> _Dataset records_:

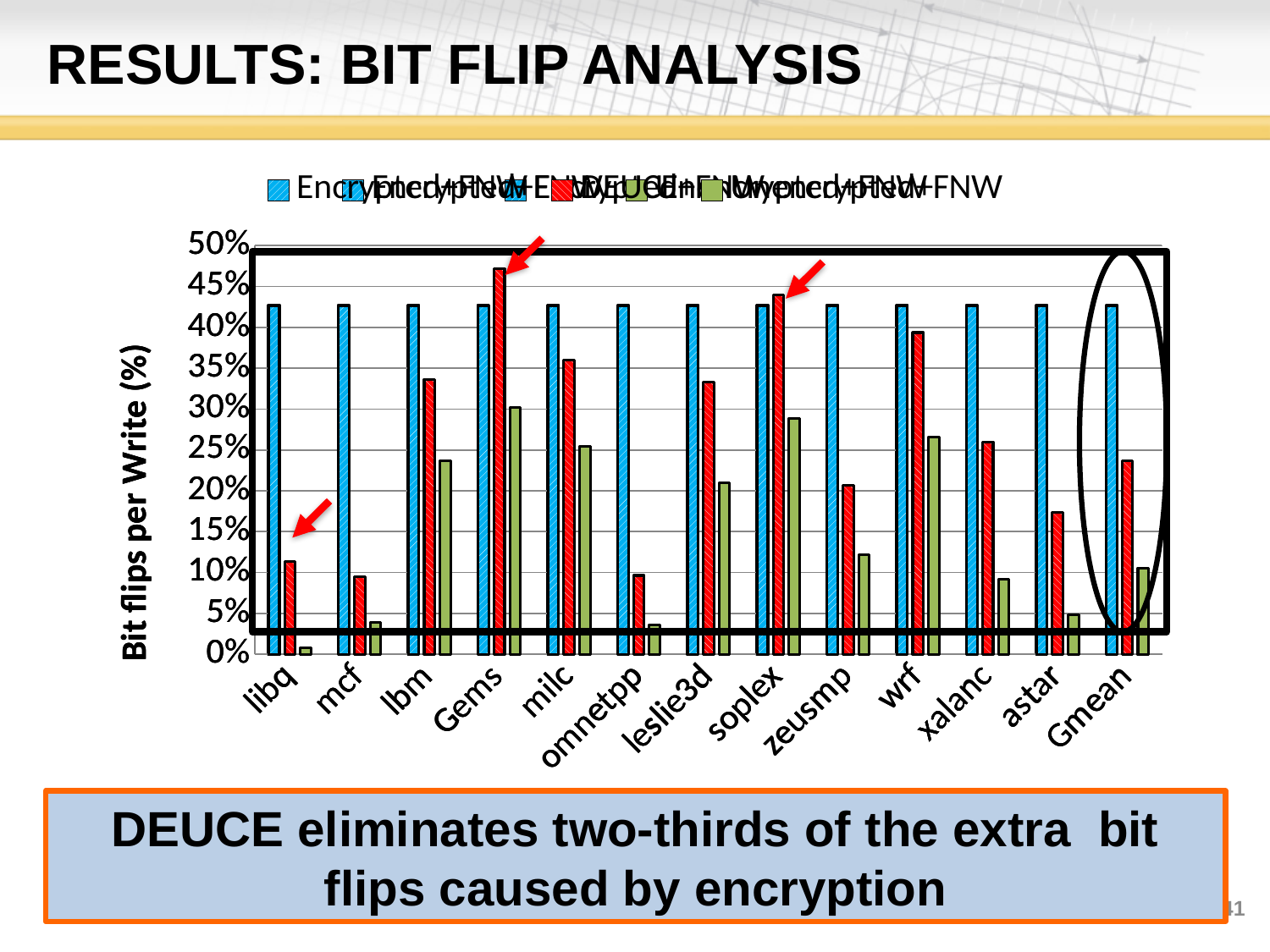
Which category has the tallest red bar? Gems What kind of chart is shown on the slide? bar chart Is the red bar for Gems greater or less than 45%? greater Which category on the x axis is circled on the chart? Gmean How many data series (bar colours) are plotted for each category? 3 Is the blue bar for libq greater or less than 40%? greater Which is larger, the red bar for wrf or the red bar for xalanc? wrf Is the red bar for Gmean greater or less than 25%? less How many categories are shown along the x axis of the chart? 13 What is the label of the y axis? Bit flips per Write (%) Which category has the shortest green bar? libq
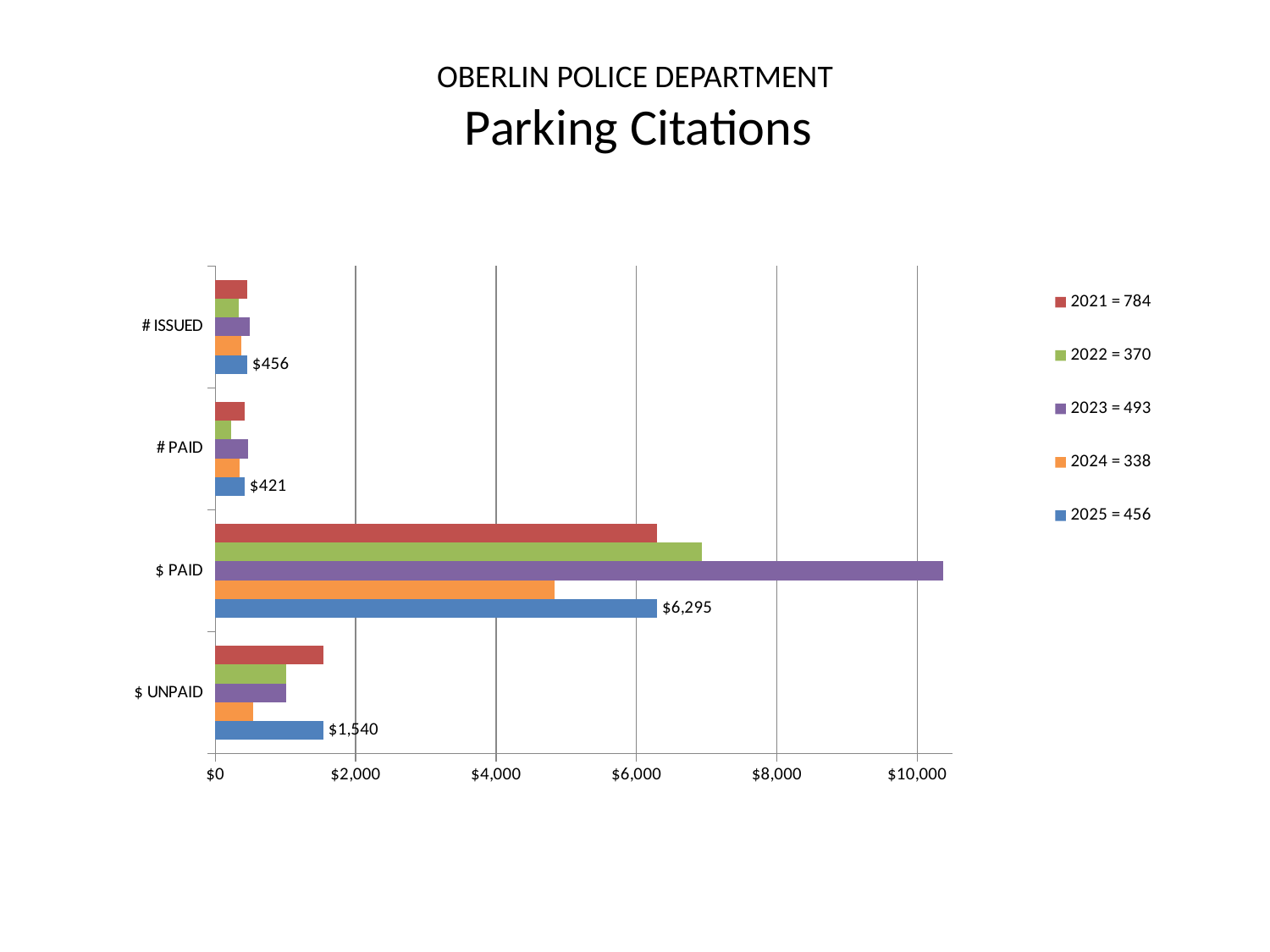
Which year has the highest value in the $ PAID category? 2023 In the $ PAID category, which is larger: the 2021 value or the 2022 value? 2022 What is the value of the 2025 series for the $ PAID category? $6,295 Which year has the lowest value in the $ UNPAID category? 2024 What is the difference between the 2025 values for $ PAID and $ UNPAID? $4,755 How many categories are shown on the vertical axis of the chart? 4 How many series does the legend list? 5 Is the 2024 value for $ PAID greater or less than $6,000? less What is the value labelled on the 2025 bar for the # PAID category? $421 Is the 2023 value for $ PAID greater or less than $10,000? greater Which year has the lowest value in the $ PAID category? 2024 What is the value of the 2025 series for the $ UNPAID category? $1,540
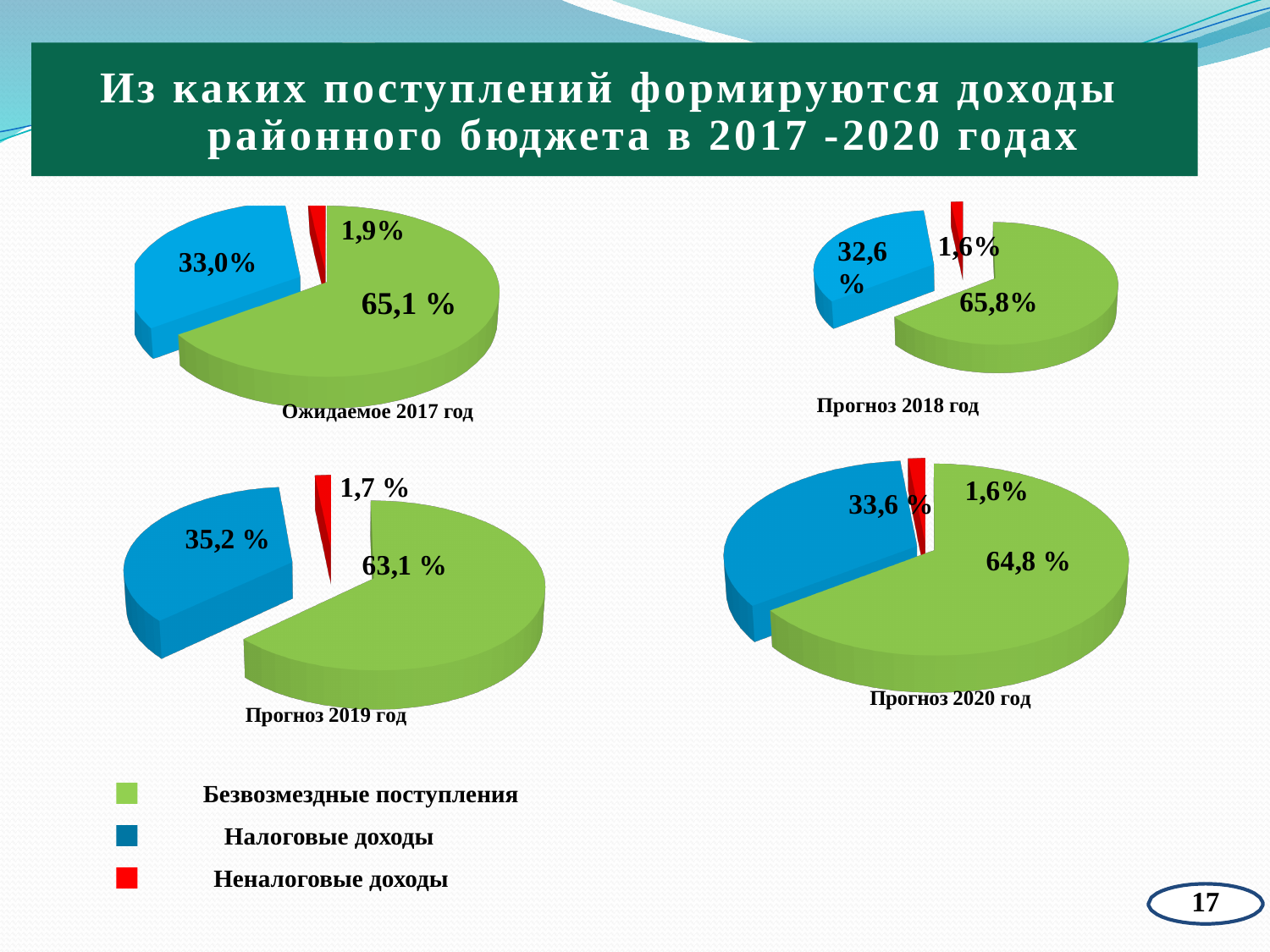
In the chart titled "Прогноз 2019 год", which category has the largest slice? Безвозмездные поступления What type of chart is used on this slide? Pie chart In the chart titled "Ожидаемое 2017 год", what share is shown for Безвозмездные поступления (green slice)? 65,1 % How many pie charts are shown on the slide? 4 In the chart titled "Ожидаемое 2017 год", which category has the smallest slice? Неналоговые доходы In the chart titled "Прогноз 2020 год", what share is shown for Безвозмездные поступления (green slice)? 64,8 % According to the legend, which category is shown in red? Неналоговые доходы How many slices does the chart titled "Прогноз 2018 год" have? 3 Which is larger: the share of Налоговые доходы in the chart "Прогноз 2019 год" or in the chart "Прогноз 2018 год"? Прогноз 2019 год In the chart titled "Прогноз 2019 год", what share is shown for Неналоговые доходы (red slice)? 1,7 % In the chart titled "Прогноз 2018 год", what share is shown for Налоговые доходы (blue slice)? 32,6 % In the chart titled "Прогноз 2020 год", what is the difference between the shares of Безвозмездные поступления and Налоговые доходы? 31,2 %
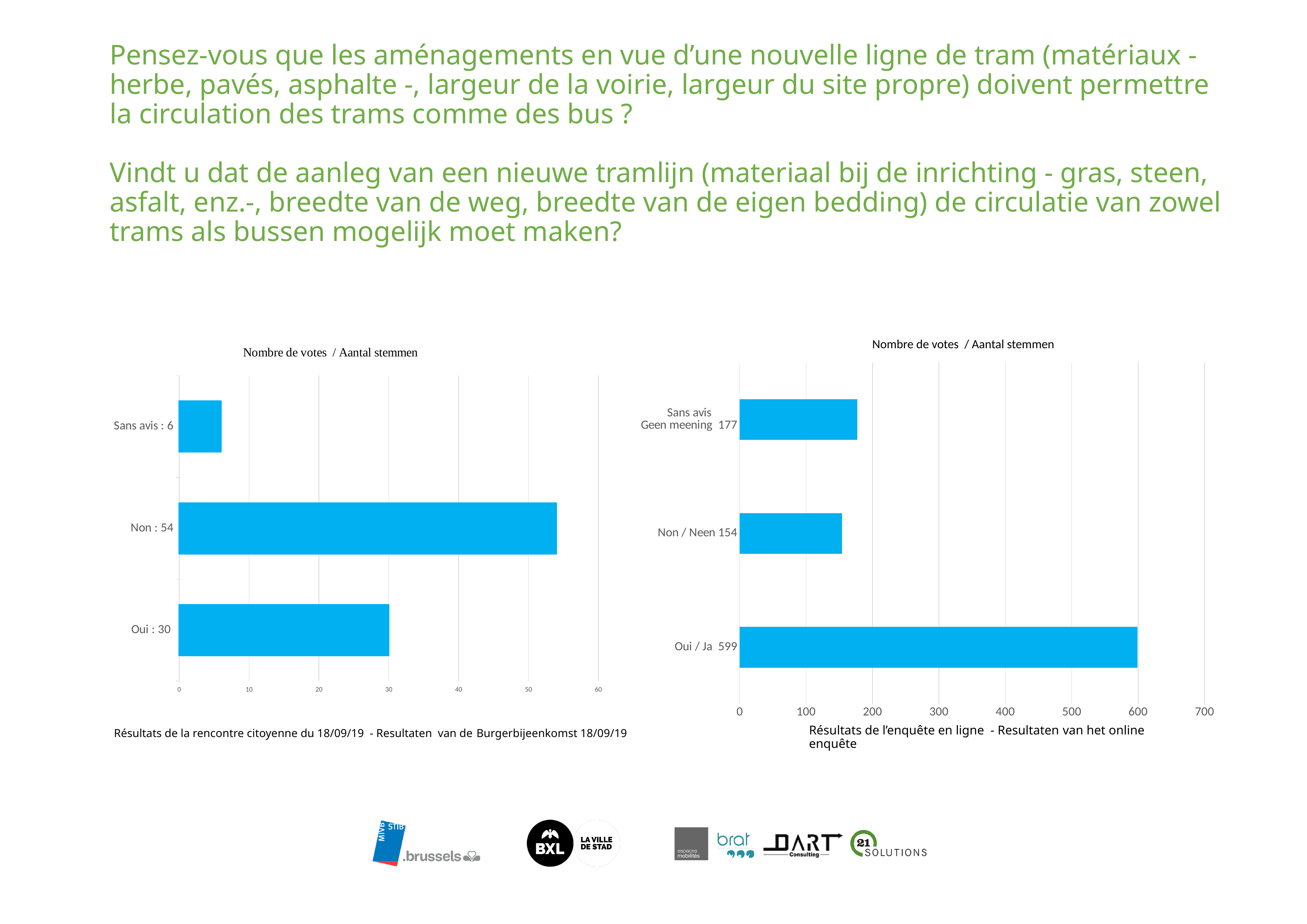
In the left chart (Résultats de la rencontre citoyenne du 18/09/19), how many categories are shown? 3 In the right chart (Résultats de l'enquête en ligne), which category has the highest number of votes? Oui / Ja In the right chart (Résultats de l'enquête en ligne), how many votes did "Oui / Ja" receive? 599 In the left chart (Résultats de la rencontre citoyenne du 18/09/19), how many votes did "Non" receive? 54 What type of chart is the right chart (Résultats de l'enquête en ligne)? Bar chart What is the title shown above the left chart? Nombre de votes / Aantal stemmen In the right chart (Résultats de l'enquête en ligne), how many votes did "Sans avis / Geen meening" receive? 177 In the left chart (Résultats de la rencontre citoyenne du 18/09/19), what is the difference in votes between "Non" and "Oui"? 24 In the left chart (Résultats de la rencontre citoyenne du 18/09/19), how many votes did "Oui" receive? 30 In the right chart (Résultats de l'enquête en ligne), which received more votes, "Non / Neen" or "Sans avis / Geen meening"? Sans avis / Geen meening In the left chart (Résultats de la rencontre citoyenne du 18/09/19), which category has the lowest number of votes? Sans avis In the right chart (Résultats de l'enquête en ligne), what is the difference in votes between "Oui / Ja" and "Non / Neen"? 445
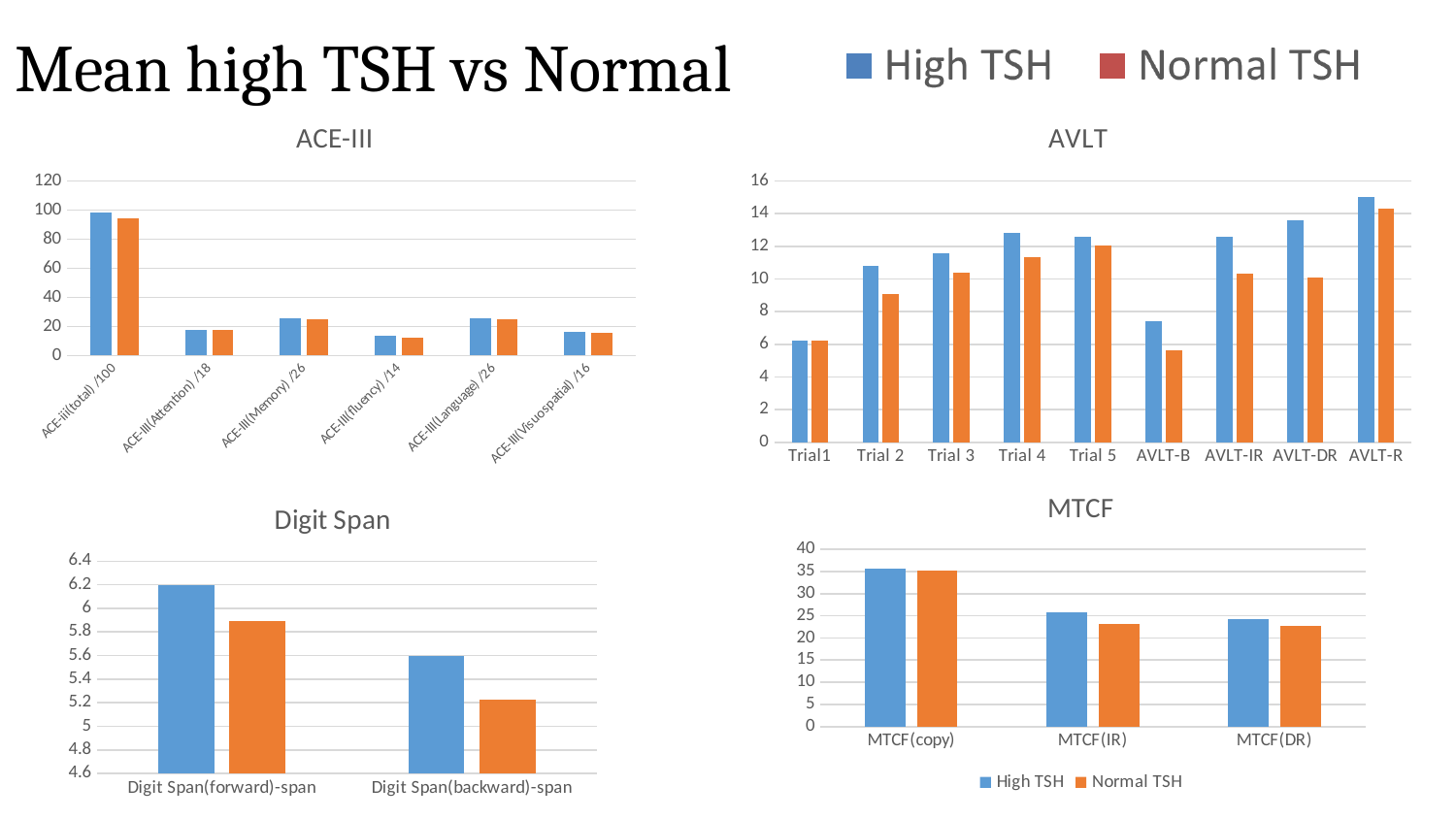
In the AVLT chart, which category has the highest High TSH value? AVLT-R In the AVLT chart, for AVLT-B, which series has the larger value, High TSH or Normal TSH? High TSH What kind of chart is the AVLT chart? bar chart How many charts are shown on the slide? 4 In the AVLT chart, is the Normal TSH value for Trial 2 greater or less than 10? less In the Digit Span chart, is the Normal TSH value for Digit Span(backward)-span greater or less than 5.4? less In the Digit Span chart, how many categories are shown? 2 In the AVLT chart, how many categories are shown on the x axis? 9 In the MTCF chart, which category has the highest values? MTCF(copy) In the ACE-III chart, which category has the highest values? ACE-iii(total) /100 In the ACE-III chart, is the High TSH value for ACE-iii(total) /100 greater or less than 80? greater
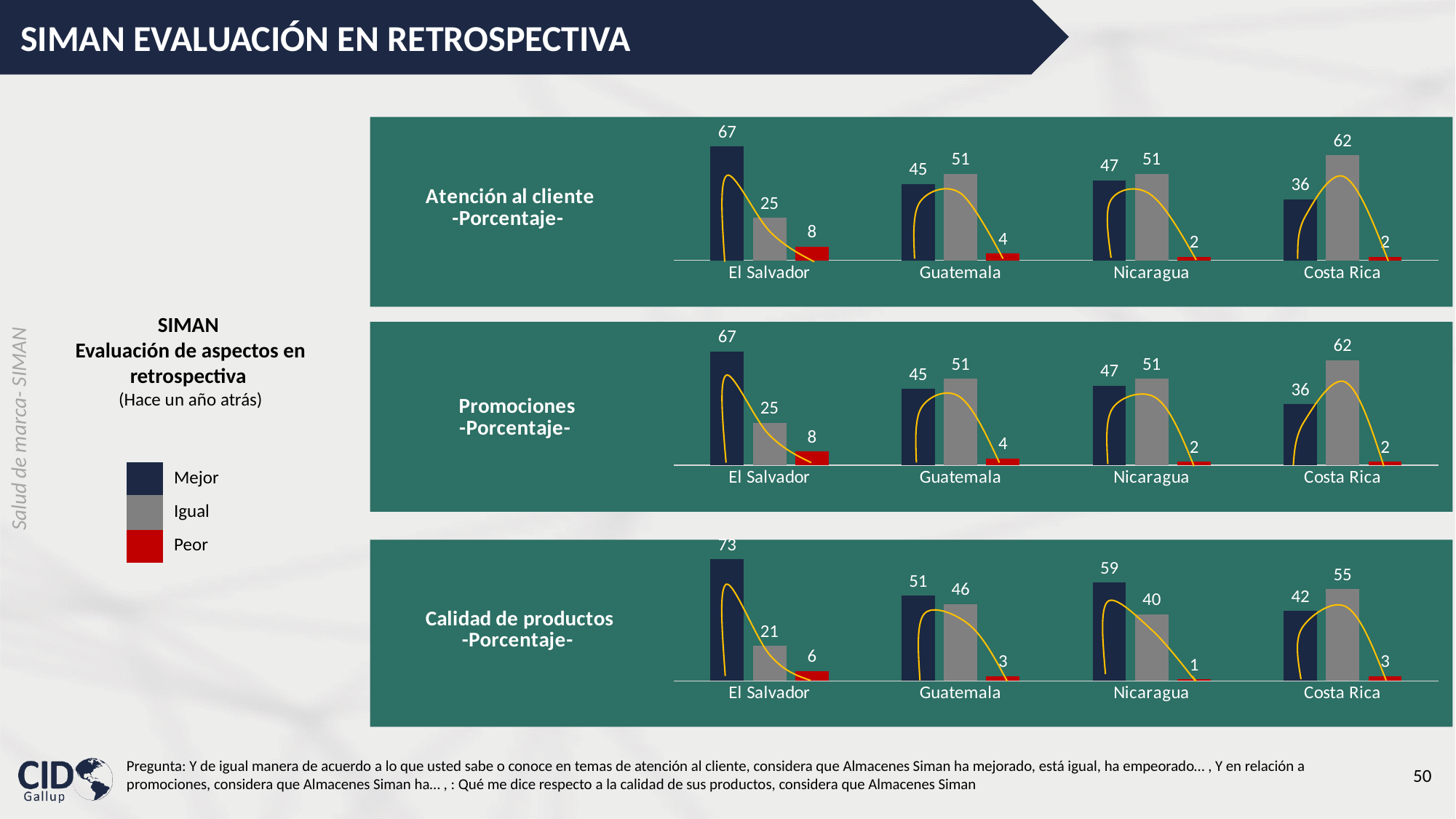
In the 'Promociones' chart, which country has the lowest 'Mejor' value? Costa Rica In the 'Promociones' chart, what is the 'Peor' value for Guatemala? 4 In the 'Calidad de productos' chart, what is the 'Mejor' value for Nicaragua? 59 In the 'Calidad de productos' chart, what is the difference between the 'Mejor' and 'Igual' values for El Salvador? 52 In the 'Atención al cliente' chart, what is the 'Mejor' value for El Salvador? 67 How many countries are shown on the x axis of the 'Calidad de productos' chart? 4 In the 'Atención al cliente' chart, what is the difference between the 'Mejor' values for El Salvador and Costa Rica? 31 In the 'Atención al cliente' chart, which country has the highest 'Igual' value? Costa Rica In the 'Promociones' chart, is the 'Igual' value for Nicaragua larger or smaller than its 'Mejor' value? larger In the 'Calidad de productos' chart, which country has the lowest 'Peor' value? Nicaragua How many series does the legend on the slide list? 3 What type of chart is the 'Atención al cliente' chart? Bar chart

> _Activity_:
Revise all of the rows above so that every "category" becomes "group" and the rest of the text stays the same. Omit the pictures from your answer.

> _Reply to the exercise_:
Which group has the tallest red bar? Gems What kind of chart is shown on the slide? bar chart Is the red bar for Gems greater or less than 45%? greater Which group on the x axis is circled on the chart? Gmean How many data series (bar colours) are plotted for each group? 3 Is the blue bar for libq greater or less than 40%? greater Which is larger, the red bar for wrf or the red bar for xalanc? wrf Is the red bar for Gmean greater or less than 25%? less How many categories are shown along the x axis of the chart? 13 What is the label of the y axis? Bit flips per Write (%) Which group has the shortest green bar? libq
Which year has the highest value in the $ PAID group? 2023 In the $ PAID group, which is larger: the 2021 value or the 2022 value? 2022 What is the value of the 2025 series for the $ PAID group? $6,295 Which year has the lowest value in the $ UNPAID group? 2024 What is the difference between the 2025 values for $ PAID and $ UNPAID? $4,755 How many categories are shown on the vertical axis of the chart? 4 How many series does the legend list? 5 Is the 2024 value for $ PAID greater or less than $6,000? less What is the value labelled on the 2025 bar for the # PAID group? $421 Is the 2023 value for $ PAID greater or less than $10,000? greater Which year has the lowest value in the $ PAID group? 2024 What is the value of the 2025 series for the $ UNPAID group? $1,540
In the chart titled "Прогноз 2019 год", which group has the largest slice? Безвозмездные поступления What type of chart is used on this slide? Pie chart In the chart titled "Ожидаемое 2017 год", what share is shown for Безвозмездные поступления (green slice)? 65,1 % How many pie charts are shown on the slide? 4 In the chart titled "Ожидаемое 2017 год", which group has the smallest slice? Неналоговые доходы In the chart titled "Прогноз 2020 год", what share is shown for Безвозмездные поступления (green slice)? 64,8 % According to the legend, which group is shown in red? Неналоговые доходы How many slices does the chart titled "Прогноз 2018 год" have? 3 Which is larger: the share of Налоговые доходы in the chart "Прогноз 2019 год" or in the chart "Прогноз 2018 год"? Прогноз 2019 год In the chart titled "Прогноз 2019 год", what share is shown for Неналоговые доходы (red slice)? 1,7 % In the chart titled "Прогноз 2018 год", what share is shown for Налоговые доходы (blue slice)? 32,6 % In the chart titled "Прогноз 2020 год", what is the difference between the shares of Безвозмездные поступления and Налоговые доходы? 31,2 %
In the left chart (Résultats de la rencontre citoyenne du 18/09/19), how many categories are shown? 3 In the right chart (Résultats de l'enquête en ligne), which group has the highest number of votes? Oui / Ja In the right chart (Résultats de l'enquête en ligne), how many votes did "Oui / Ja" receive? 599 In the left chart (Résultats de la rencontre citoyenne du 18/09/19), how many votes did "Non" receive? 54 What type of chart is the right chart (Résultats de l'enquête en ligne)? Bar chart What is the title shown above the left chart? Nombre de votes / Aantal stemmen In the right chart (Résultats de l'enquête en ligne), how many votes did "Sans avis / Geen meening" receive? 177 In the left chart (Résultats de la rencontre citoyenne du 18/09/19), what is the difference in votes between "Non" and "Oui"? 24 In the left chart (Résultats de la rencontre citoyenne du 18/09/19), how many votes did "Oui" receive? 30 In the right chart (Résultats de l'enquête en ligne), which received more votes, "Non / Neen" or "Sans avis / Geen meening"? Sans avis / Geen meening In the left chart (Résultats de la rencontre citoyenne du 18/09/19), which group has the lowest number of votes? Sans avis In the right chart (Résultats de l'enquête en ligne), what is the difference in votes between "Oui / Ja" and "Non / Neen"? 445
In the AVLT chart, which group has the highest High TSH value? AVLT-R In the AVLT chart, for AVLT-B, which series has the larger value, High TSH or Normal TSH? High TSH What kind of chart is the AVLT chart? bar chart How many charts are shown on the slide? 4 In the AVLT chart, is the Normal TSH value for Trial 2 greater or less than 10? less In the Digit Span chart, is the Normal TSH value for Digit Span(backward)-span greater or less than 5.4? less In the Digit Span chart, how many categories are shown? 2 In the AVLT chart, how many categories are shown on the x axis? 9 In the MTCF chart, which group has the highest values? MTCF(copy) In the ACE-III chart, which group has the highest values? ACE-iii(total) /100 In the ACE-III chart, is the High TSH value for ACE-iii(total) /100 greater or less than 80? greater
In the 'Promociones' chart, which country has the lowest 'Mejor' value? Costa Rica In the 'Promociones' chart, what is the 'Peor' value for Guatemala? 4 In the 'Calidad de productos' chart, what is the 'Mejor' value for Nicaragua? 59 In the 'Calidad de productos' chart, what is the difference between the 'Mejor' and 'Igual' values for El Salvador? 52 In the 'Atención al cliente' chart, what is the 'Mejor' value for El Salvador? 67 How many countries are shown on the x axis of the 'Calidad de productos' chart? 4 In the 'Atención al cliente' chart, what is the difference between the 'Mejor' values for El Salvador and Costa Rica? 31 In the 'Atención al cliente' chart, which country has the highest 'Igual' value? Costa Rica In the 'Promociones' chart, is the 'Igual' value for Nicaragua larger or smaller than its 'Mejor' value? larger In the 'Calidad de productos' chart, which country has the lowest 'Peor' value? Nicaragua How many series does the legend on the slide list? 3 What type of chart is the 'Atención al cliente' chart? Bar chart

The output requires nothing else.